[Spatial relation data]
---------------
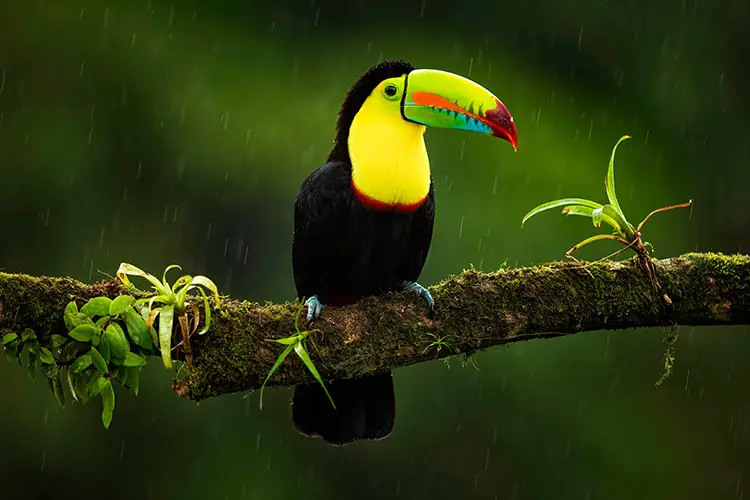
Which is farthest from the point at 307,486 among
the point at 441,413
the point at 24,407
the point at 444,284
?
the point at 444,284

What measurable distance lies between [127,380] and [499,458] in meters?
4.10

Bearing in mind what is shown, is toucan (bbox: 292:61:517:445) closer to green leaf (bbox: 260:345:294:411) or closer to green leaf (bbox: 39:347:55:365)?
green leaf (bbox: 260:345:294:411)

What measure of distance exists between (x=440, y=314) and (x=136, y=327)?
0.87 meters

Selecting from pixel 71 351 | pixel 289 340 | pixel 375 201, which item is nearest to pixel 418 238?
pixel 375 201

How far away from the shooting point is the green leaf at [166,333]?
2594 mm

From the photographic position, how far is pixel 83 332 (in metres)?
2.61

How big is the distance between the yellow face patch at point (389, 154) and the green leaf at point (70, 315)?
1.04 metres

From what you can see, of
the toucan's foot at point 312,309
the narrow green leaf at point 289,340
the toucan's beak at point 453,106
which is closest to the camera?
the narrow green leaf at point 289,340

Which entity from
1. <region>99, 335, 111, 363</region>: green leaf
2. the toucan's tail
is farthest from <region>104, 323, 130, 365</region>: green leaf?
the toucan's tail

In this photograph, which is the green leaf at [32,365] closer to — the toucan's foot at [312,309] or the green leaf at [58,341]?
the green leaf at [58,341]

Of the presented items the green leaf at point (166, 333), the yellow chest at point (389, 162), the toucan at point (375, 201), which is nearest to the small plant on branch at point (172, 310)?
the green leaf at point (166, 333)

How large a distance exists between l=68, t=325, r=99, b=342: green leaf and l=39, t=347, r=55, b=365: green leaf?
106 millimetres

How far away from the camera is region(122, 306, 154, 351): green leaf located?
267 centimetres

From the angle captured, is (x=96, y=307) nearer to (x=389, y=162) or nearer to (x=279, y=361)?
(x=279, y=361)
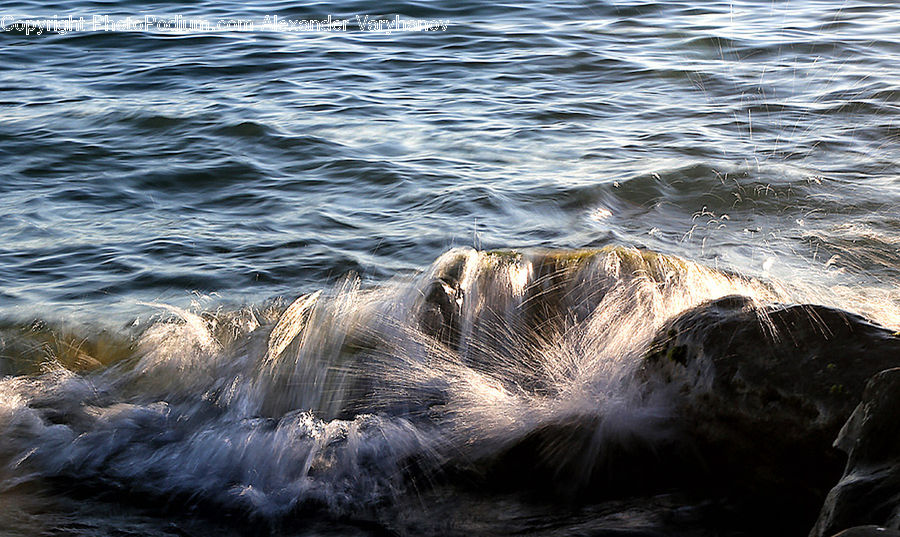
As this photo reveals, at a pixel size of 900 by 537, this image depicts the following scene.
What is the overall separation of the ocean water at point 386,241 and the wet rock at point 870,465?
53 cm

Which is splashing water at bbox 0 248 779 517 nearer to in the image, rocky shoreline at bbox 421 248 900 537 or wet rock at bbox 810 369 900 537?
rocky shoreline at bbox 421 248 900 537

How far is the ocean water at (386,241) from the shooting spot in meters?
3.22

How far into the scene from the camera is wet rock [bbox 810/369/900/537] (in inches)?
86.1

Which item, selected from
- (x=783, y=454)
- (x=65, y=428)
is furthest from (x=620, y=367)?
(x=65, y=428)

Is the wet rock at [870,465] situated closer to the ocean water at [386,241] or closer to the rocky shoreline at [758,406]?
the rocky shoreline at [758,406]

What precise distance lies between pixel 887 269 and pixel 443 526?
2870 mm

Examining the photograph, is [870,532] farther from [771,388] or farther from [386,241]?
[386,241]

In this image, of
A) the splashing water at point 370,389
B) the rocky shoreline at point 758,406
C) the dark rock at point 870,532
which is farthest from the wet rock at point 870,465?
the splashing water at point 370,389

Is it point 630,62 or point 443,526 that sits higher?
point 630,62

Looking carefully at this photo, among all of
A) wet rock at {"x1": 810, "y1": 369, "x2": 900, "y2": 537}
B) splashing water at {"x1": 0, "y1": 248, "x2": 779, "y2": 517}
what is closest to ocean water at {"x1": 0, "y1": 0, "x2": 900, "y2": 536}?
splashing water at {"x1": 0, "y1": 248, "x2": 779, "y2": 517}

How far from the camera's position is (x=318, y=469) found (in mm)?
3252

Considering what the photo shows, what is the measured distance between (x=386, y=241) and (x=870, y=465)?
3642mm

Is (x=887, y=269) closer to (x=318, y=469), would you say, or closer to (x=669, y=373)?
(x=669, y=373)

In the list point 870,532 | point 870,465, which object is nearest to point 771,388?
point 870,465
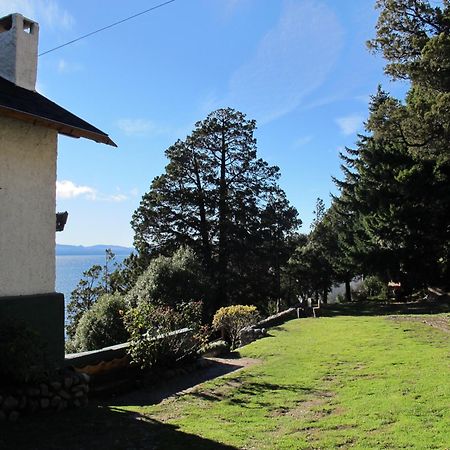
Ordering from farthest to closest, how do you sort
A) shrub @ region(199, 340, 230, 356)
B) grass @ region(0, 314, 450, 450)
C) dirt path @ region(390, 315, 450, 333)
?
dirt path @ region(390, 315, 450, 333) < shrub @ region(199, 340, 230, 356) < grass @ region(0, 314, 450, 450)

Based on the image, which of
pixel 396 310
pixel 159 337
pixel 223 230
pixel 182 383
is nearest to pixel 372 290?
pixel 223 230

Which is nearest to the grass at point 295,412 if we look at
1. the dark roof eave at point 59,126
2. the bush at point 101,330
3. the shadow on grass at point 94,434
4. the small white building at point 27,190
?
the shadow on grass at point 94,434

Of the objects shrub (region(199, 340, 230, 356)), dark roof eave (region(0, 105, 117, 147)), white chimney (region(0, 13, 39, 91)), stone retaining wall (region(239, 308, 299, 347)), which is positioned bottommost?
shrub (region(199, 340, 230, 356))

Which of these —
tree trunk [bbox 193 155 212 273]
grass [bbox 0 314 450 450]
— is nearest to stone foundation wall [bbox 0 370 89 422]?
grass [bbox 0 314 450 450]

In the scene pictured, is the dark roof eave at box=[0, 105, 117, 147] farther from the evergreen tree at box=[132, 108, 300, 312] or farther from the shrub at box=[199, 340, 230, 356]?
the evergreen tree at box=[132, 108, 300, 312]

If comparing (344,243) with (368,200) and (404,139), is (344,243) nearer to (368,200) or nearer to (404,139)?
(368,200)

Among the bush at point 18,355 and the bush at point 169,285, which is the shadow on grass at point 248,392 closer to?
the bush at point 18,355

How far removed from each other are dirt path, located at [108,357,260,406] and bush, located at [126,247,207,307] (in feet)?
39.4

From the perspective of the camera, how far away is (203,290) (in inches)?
1062

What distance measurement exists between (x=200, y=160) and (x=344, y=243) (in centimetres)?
1339

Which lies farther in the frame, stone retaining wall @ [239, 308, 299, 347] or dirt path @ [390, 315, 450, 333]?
stone retaining wall @ [239, 308, 299, 347]

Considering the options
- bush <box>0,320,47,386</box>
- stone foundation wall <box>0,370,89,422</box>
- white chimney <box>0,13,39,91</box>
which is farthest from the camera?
white chimney <box>0,13,39,91</box>

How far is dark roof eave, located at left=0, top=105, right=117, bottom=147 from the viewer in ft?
24.9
---------------
**WHAT TO PRODUCE:** Retype all of the data above word for word, and leave the pictures out.

**THE RESULT:**
Which is farthest from the point at 307,486 among
the point at 441,413
the point at 24,407
the point at 444,284
?
the point at 444,284

What measurable distance lies between [127,380] and [499,458] in meters?
4.10

Bearing in mind what is shown, is toucan (bbox: 292:61:517:445) closer to green leaf (bbox: 260:345:294:411) or closer to green leaf (bbox: 39:347:55:365)?
green leaf (bbox: 260:345:294:411)

What measure of distance exists between (x=440, y=314) and (x=136, y=327)?
0.87 meters

Selecting from pixel 71 351 | pixel 289 340 | pixel 375 201, which item is nearest to pixel 418 238?
pixel 375 201

How far away from the shooting point is the green leaf at [166,333]?
2594 mm

From the photographic position, how far is pixel 83 332 (in metres)?
2.61

How big is the distance between the yellow face patch at point (389, 154) and the green leaf at point (70, 315)?
1.04 metres

From what you can see, of
the toucan's foot at point 312,309
the narrow green leaf at point 289,340
the toucan's beak at point 453,106
which is closest to the camera?
the narrow green leaf at point 289,340

Which entity from
1. <region>99, 335, 111, 363</region>: green leaf
2. the toucan's tail
is farthest from <region>104, 323, 130, 365</region>: green leaf?
the toucan's tail

In this photograph, which is the green leaf at [32,365] closer to — the toucan's foot at [312,309] or the green leaf at [58,341]?
the green leaf at [58,341]

Of the presented items the green leaf at point (166, 333), the yellow chest at point (389, 162), the toucan at point (375, 201), which is nearest to the small plant on branch at point (172, 310)?
the green leaf at point (166, 333)

How large a distance exists between l=68, t=325, r=99, b=342: green leaf and l=39, t=347, r=55, b=365: green leaf?
106 millimetres

How far away from the camera is region(122, 306, 154, 351): green leaf located?
267 centimetres

From the angle captured, is (x=96, y=307) nearer to (x=389, y=162) or nearer to (x=279, y=361)?
(x=279, y=361)
As this photo reveals, at a pixel size of 900 by 537, this image depicts the following scene.
What is the overall separation of the ocean water at point 386,241 and the wet rock at point 870,465?
53 cm

Which is splashing water at bbox 0 248 779 517 nearer to in the image, rocky shoreline at bbox 421 248 900 537 or wet rock at bbox 810 369 900 537?
rocky shoreline at bbox 421 248 900 537

How far is the ocean water at (386,241) from the shooting spot in meters?
3.22

How far into the scene from the camera is wet rock [bbox 810/369/900/537] (in inches)?
86.1

Which item, selected from
- (x=783, y=454)
- (x=65, y=428)
is furthest from (x=620, y=367)?
(x=65, y=428)

Is the wet rock at [870,465] situated closer to the ocean water at [386,241] or closer to the rocky shoreline at [758,406]?
the rocky shoreline at [758,406]

What precise distance lies between pixel 887 269 and pixel 443 526?
2870 mm

Examining the photograph, is [870,532] farther from [771,388] or farther from [386,241]?
[386,241]

In this image, of
A) the splashing water at point 370,389
B) the rocky shoreline at point 758,406
C) the dark rock at point 870,532
which is farthest from the wet rock at point 870,465?
the splashing water at point 370,389

Is it point 630,62 or point 443,526 that sits higher?
point 630,62

Looking carefully at this photo, among all of
A) wet rock at {"x1": 810, "y1": 369, "x2": 900, "y2": 537}
B) splashing water at {"x1": 0, "y1": 248, "x2": 779, "y2": 517}
what is closest to ocean water at {"x1": 0, "y1": 0, "x2": 900, "y2": 536}?
splashing water at {"x1": 0, "y1": 248, "x2": 779, "y2": 517}

How far from the camera's position is (x=318, y=469) found (in mm)?
3252

Considering what the photo shows, what is the measured distance between (x=386, y=241) and (x=870, y=465)?
3642mm

Is (x=887, y=269) closer to (x=318, y=469), would you say, or closer to (x=669, y=373)?
(x=669, y=373)

In the list point 870,532 | point 870,465, which object is nearest to point 771,388?
point 870,465
Ordering from farthest to closest, how do you sort
A) shrub @ region(199, 340, 230, 356)
B) grass @ region(0, 314, 450, 450)
C) dirt path @ region(390, 315, 450, 333)
?
dirt path @ region(390, 315, 450, 333) < shrub @ region(199, 340, 230, 356) < grass @ region(0, 314, 450, 450)

Based on the image, which of
pixel 396 310
pixel 159 337
pixel 223 230
pixel 182 383
is nearest to pixel 372 290?
pixel 223 230

Which is nearest to the grass at point 295,412 if we look at
1. the dark roof eave at point 59,126
2. the bush at point 101,330
3. the shadow on grass at point 94,434
4. the small white building at point 27,190
?
the shadow on grass at point 94,434

Of the objects shrub (region(199, 340, 230, 356)), dark roof eave (region(0, 105, 117, 147)), white chimney (region(0, 13, 39, 91)), stone retaining wall (region(239, 308, 299, 347)), which is positioned bottommost?
shrub (region(199, 340, 230, 356))

Which of these —
tree trunk [bbox 193 155 212 273]
grass [bbox 0 314 450 450]
— is nearest to stone foundation wall [bbox 0 370 89 422]?
grass [bbox 0 314 450 450]

In the scene pictured, is the dark roof eave at box=[0, 105, 117, 147] farther from the evergreen tree at box=[132, 108, 300, 312] or farther from the shrub at box=[199, 340, 230, 356]?
the evergreen tree at box=[132, 108, 300, 312]

If comparing (344,243) with (368,200) and (404,139), is (344,243) nearer to (368,200) or nearer to (404,139)?
(368,200)

Among the bush at point 18,355 and the bush at point 169,285, which is the shadow on grass at point 248,392 closer to?
the bush at point 18,355

How far removed from each other are dirt path, located at [108,357,260,406] and bush, located at [126,247,207,307] (in feet)?
39.4

From the perspective of the camera, how far away is (203,290) (in inches)?
1062

What distance measurement exists between (x=200, y=160) and (x=344, y=243) (in centimetres)?
1339

Which lies farther in the frame, stone retaining wall @ [239, 308, 299, 347] or dirt path @ [390, 315, 450, 333]?
stone retaining wall @ [239, 308, 299, 347]

Considering the options
- bush <box>0,320,47,386</box>
- stone foundation wall <box>0,370,89,422</box>
- white chimney <box>0,13,39,91</box>
which is farthest from the camera?
white chimney <box>0,13,39,91</box>

How far is dark roof eave, located at left=0, top=105, right=117, bottom=147 from the viewer in ft?
24.9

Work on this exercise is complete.